Le sénateur Bernie Sanders et le représentant Greg Casar ont appelé à l'interdiction de l'intelligence artificielle supérieure, bien qu'au début septembre 2026, aucun projet de loi intitulé Ban Artificial Superintelligence Act n'ait été formellement présenté.
Ce que la proposition ciblerait
Les législateurs se sont concentrés sur ce que les chercheurs appellent l'intelligence artificielle générale (IAG) et l'intelligence artificielle supérieure (IAS). L'IAG désigne une IA capable d'effectuer toute tâche cognitive qu'un humain peut accomplir, dans n'importe quel domaine. L'IAS surpasserait les humains dans pratiquement toutes les tâches cognitives. Aucune de ces deux formes n'existe encore, mais la course à la création d'une IAG est devenue un objectif central pour des entreprises comme OpenAI, Anthropic, Google DeepMind et la division IA de Meta.

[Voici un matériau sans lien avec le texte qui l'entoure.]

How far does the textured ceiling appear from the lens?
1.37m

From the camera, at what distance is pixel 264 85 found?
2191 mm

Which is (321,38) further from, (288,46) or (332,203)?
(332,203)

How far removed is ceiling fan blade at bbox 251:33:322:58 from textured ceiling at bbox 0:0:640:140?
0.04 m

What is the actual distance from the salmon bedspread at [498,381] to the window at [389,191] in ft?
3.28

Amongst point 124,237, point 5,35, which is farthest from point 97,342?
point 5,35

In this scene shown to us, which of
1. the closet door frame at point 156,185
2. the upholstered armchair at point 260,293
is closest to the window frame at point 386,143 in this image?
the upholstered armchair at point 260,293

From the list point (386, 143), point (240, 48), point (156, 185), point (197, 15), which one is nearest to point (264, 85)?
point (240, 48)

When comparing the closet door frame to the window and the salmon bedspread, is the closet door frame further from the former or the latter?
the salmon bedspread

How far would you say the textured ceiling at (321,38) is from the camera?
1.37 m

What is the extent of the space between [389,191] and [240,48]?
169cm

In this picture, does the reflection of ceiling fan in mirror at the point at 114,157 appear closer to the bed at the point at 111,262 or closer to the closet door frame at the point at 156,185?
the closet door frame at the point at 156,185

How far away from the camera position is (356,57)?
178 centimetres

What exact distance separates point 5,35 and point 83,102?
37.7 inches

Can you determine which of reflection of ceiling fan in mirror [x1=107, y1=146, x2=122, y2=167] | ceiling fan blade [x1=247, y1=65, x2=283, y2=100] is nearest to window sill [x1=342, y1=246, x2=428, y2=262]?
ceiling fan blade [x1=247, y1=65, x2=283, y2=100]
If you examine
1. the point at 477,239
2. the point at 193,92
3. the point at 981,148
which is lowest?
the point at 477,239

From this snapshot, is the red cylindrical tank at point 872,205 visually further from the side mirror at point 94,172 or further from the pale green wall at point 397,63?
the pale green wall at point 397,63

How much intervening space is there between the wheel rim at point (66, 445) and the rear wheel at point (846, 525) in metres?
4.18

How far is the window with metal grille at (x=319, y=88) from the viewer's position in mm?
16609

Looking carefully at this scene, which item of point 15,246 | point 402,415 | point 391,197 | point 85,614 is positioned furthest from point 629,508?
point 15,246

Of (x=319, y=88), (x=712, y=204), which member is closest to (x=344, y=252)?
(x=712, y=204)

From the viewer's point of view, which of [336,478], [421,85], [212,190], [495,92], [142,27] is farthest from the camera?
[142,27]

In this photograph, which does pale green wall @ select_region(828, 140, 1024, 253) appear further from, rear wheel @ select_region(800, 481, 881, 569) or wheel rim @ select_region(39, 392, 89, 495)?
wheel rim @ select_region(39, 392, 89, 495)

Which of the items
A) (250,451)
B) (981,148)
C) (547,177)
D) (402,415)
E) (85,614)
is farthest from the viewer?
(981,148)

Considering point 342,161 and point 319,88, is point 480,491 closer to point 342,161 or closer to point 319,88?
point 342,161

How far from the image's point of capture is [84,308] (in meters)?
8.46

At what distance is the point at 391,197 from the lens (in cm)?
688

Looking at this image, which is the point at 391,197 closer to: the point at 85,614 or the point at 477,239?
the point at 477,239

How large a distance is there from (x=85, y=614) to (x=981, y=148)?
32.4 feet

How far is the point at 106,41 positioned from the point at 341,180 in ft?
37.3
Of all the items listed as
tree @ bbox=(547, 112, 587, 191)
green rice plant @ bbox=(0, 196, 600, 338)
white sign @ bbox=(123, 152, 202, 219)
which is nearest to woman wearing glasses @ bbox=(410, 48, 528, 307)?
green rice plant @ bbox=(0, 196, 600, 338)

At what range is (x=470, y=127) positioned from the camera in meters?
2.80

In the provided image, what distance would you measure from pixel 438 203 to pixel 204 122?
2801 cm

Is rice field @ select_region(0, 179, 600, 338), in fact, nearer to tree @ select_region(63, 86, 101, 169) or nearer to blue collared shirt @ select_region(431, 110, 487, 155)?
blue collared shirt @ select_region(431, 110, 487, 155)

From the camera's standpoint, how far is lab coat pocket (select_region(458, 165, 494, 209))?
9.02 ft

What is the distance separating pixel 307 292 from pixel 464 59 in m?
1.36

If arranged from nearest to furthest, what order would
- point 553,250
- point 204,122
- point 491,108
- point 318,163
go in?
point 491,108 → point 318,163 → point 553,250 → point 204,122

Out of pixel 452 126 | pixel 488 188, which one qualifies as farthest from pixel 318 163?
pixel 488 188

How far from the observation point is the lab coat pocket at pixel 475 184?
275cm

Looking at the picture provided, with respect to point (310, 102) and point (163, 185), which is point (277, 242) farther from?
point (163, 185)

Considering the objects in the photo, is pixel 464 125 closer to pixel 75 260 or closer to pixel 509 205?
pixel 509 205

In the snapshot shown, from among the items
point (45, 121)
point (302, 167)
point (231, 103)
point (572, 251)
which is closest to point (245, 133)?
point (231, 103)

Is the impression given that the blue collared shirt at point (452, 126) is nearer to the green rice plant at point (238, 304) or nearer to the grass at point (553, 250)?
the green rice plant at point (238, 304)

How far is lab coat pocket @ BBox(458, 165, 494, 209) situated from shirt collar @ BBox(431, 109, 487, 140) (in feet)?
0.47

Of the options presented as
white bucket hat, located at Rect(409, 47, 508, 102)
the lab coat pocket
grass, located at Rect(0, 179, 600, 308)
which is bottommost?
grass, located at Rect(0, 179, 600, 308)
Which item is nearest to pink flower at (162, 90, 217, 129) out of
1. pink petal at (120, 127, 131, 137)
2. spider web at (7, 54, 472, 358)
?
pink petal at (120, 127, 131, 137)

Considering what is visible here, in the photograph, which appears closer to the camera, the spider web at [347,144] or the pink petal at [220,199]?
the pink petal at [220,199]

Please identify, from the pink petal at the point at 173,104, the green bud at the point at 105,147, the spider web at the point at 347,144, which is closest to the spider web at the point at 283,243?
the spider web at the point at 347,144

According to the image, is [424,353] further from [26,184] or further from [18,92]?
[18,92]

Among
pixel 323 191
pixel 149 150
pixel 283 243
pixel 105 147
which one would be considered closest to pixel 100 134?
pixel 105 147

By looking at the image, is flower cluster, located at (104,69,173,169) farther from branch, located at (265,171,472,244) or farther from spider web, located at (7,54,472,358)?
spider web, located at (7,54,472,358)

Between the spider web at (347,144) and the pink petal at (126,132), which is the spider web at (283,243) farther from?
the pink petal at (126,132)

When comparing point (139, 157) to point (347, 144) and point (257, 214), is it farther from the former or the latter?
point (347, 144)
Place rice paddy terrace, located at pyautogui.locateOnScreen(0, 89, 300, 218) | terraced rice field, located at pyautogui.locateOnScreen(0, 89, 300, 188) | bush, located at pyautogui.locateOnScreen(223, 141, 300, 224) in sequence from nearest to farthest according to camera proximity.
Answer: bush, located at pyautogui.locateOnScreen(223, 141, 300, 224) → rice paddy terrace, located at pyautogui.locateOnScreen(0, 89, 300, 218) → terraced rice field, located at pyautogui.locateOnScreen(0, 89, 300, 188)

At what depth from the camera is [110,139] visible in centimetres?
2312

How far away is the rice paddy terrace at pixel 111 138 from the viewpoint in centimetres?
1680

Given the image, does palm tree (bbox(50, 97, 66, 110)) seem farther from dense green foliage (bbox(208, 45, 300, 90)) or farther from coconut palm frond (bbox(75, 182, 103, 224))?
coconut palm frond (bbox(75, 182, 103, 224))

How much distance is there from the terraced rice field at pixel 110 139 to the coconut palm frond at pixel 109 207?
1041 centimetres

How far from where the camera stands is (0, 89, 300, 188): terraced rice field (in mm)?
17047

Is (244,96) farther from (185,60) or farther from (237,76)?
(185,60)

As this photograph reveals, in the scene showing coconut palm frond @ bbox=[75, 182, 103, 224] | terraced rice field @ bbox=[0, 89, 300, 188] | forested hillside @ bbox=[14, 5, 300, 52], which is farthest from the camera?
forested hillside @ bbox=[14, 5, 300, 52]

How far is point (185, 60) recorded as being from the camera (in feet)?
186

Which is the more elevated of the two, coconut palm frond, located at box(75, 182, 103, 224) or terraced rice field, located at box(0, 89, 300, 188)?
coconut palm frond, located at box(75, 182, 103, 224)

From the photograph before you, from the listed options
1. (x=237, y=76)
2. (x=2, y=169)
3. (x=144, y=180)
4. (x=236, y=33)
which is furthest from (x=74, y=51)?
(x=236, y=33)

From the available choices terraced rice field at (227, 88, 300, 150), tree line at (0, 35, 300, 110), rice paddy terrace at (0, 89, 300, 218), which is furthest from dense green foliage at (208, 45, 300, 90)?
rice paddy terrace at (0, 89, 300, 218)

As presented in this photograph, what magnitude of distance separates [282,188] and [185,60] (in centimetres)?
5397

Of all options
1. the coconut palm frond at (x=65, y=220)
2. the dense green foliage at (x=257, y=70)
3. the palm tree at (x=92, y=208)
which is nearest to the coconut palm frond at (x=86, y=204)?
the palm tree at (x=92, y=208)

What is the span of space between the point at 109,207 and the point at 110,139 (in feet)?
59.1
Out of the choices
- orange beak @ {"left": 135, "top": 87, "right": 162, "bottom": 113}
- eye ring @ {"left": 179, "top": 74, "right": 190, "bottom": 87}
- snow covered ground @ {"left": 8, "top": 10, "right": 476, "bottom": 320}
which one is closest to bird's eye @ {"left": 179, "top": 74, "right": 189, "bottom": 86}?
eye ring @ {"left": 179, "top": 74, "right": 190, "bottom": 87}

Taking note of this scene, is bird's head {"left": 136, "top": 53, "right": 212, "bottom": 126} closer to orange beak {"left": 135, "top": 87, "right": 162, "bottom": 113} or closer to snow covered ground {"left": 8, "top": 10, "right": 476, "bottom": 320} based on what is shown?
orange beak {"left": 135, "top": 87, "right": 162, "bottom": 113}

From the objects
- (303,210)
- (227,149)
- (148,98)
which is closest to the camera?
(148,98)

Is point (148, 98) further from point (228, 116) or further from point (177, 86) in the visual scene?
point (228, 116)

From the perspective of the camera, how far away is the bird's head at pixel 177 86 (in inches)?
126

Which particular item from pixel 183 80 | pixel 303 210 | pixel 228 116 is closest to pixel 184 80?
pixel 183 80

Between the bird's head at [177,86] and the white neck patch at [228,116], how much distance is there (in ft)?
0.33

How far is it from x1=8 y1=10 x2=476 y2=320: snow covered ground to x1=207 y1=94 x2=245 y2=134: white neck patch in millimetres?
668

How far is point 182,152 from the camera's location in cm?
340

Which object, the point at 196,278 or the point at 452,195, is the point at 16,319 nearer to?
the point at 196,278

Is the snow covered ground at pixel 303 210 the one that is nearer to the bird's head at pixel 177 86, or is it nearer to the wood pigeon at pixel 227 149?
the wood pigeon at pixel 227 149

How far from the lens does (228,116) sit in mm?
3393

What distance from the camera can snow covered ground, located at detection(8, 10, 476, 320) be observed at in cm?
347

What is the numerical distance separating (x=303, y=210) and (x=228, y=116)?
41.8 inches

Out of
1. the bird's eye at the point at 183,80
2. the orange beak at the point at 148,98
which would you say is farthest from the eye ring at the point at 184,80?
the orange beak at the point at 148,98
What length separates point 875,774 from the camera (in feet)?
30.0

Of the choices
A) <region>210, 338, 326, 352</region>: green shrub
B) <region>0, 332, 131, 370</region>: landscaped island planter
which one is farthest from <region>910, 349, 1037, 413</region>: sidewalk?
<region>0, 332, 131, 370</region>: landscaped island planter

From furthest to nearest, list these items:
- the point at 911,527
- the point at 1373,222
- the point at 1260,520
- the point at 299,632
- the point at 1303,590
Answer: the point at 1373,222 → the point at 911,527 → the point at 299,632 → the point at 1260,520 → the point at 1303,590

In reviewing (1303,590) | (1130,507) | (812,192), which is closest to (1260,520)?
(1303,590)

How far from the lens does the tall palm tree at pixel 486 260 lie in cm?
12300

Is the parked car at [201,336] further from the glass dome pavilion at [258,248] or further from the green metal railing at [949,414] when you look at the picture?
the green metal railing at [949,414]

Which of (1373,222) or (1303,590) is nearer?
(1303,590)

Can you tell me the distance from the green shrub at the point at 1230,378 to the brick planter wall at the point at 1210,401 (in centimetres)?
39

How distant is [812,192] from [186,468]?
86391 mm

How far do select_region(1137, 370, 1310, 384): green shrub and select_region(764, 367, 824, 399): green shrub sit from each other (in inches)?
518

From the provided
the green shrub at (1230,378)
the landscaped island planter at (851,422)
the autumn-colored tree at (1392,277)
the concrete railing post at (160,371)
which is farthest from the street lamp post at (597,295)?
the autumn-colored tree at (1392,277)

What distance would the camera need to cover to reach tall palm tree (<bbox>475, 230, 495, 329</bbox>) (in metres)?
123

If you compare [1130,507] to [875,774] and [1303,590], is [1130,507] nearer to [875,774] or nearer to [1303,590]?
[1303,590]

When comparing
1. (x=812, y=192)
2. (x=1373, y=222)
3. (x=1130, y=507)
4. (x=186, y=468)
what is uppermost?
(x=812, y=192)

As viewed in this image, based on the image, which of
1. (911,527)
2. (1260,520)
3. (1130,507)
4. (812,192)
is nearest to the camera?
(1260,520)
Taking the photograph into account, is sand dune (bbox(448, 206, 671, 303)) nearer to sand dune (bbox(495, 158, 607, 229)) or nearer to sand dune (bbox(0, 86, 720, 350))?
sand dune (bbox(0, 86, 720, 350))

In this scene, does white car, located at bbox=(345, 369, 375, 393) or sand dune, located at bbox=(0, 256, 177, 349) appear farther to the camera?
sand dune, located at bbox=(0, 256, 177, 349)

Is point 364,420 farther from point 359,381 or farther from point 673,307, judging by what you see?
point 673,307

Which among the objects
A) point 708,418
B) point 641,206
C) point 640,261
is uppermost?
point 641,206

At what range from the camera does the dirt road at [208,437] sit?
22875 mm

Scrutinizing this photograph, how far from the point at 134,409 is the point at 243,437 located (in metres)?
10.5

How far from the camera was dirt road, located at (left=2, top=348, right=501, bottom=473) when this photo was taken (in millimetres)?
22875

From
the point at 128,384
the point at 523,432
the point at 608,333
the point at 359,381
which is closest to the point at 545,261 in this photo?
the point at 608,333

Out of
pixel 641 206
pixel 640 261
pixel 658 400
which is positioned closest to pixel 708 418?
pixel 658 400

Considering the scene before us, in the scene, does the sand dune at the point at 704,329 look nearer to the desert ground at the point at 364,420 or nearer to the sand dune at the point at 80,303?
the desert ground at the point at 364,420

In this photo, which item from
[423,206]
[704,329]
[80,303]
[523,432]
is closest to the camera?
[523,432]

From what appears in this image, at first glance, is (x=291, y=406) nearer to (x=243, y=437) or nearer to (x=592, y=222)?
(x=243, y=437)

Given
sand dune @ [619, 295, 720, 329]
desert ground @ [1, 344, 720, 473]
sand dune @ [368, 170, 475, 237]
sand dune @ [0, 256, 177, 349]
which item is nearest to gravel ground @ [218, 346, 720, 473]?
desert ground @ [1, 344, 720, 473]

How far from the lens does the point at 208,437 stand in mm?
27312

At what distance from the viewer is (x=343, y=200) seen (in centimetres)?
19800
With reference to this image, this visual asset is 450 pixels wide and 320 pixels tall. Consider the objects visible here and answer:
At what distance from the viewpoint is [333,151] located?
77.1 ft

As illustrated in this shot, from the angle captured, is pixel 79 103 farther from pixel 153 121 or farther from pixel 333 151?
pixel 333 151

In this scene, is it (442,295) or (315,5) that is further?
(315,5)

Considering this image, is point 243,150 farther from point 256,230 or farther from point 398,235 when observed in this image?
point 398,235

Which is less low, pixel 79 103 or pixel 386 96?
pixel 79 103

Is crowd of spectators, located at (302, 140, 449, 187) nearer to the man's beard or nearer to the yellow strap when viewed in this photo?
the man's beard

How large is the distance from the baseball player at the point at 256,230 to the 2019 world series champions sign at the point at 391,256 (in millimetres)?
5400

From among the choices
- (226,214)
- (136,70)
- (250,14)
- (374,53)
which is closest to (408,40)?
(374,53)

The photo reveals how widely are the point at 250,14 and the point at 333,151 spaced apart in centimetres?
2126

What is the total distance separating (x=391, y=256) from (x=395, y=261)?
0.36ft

L'arrière-plan : des mois d'escalade
Le 2 août 2026, Casar a déclaré publiquement que la sécurité de l'IA constituait une « urgence » et a appelé à des auditions au Congrès pour soumettre les dirigeants de l'IA à serment. Il dirige un groupe de démocrates de la Chambre qui poussent pour des témoignages directs des personnes qui construisent ces systèmes.
Huit jours plus tard, le 10 août, Sanders a envoyé des lettres aux PDG d'OpenAI, d'Anthropic et de Meta, exigeant qu'ils suspendent le développement de l'IA de pointe. Son argument s'appuie sur des préoccupations de sécurité que les entreprises elles-mêmes ont reconnues dans leurs propres publications de recherche.
En mars 2026, Sanders a collaboré avec la représentante Alexandria Ocasio-Cortez pour présenter le projet de loi sur la suspension des centres de données IA, qui suspendrait la construction de nouveaux centres de données jusqu'à l'établissement de normes de sécurité.
Sanders a également proposé la loi sur le Fonds souverain américain pour l'IA, un projet de loi qui imposerait une taxe unique de 50 % aux grandes entreprises d'IA et destinerait les recettes à un fonds public.